Impact story

Less resistance to antibiotics in livestock farming

Resistance to antibiotics forms a threat to public health. If bacteria become irresponsive to antibiotics, doctors become unable to treat certain illnesses. Some of these resistant bacteria originate in the livestock sector, where farmers and veterinarians systematically used antibiotics as a preventive measure in the past.

Excessive use of antibiotics causes bacteria to build up resistance. These resistant bacteria then jump to humans, for example, through the meat they consume. In 2008, the Dutch government decided that the livestock sector was to reduce the use of antibiotics. In the past decade, the use of antibiotics was slashed by no less than 70 per cent through the combined efforts of Wageningen University & Research, Utrecht University, farmers and veterinarians.

Monitoring

Whether resistance is reduced when fewer antibiotics are used is monitored through farm animals’ faeces. Researchers of Wageningen Bioveterinary Research screen the excrement for specific bacteria with known resistance mechanisms. In order to create a clear overview of the trend, WUR conducts the same test on the same bacteria strains every year.

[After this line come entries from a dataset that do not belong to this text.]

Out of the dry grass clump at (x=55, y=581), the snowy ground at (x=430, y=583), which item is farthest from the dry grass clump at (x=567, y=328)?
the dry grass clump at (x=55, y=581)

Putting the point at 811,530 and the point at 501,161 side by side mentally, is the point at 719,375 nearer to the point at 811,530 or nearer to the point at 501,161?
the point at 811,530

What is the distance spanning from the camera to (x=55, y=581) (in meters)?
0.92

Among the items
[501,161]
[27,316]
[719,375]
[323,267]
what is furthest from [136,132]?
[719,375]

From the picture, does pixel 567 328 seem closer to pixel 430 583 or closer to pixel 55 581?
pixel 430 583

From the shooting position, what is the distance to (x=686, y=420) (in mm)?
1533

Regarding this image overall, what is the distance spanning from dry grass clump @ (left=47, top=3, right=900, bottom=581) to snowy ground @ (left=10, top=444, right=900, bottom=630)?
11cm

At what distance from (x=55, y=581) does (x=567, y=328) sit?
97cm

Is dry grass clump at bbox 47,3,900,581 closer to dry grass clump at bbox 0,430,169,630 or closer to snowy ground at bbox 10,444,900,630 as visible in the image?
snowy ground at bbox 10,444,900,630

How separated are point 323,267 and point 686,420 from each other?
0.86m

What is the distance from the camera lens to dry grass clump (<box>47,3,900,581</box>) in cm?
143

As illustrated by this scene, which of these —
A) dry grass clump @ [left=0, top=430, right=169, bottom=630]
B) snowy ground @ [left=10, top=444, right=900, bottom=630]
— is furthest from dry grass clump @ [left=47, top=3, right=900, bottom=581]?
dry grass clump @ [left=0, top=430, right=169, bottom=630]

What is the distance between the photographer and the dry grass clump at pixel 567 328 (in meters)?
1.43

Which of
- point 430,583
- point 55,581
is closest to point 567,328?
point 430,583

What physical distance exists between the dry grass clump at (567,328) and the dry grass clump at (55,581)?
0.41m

There was a clearly visible trend from the start, says Kees Veldman, head of Laboratory on Antimicrobial Resistance in animals. No sooner did the livestock sector begin reducing the use of antibiotics, or the level of resistance to antibiotics began to fall. In 2014, thirty-six per cent of chicken meat contained bacteria resistant to all types of penicillin. This percentage has now dropped to 18 per cent, says Veldman. The laboratory also focuses on the E. Coli bacteria. A decade ago, eight out of ten E. coli bacteria in chickens were irresponsive to ampicillin. This number had been reduced by half in 2019. The use of antibiotics in livestock farming has been reduced to almost zero.

Healthy farm animals

There has been a critical change in our thinking in favour of a healthy livestock sector with as few antibiotics as possible. This can be achieved by taking into account the individual needs of every different animal species. As they do in humans, factors such as stress, nutrition, exercise and social interaction are key, says Ingrid van Dixhoorn, animal welfare researcher at Wageningen Livestock Research. Thus, Wageningen University & Research and its partners closely monitor the sector to protect public health and keep antibiotics available as medication or ultimate option for humans and animals.

Figure: The percentage of E. coli bacteria resistant to antibiotics, isolated from the excrement of chickens, pigs, calves and cows in the Netherlands. The graph spans the period from 1998 to 2019. (From: Nethmap-MARAN 2020 report).
Figure: The percentage of E. coli bacteria resistant to antibiotics, isolated from the excrement of chickens, pigs, calves and cows in the Netherlands. The graph spans the period from 1998 to 2019. (From: Nethmap-MARAN 2020 report).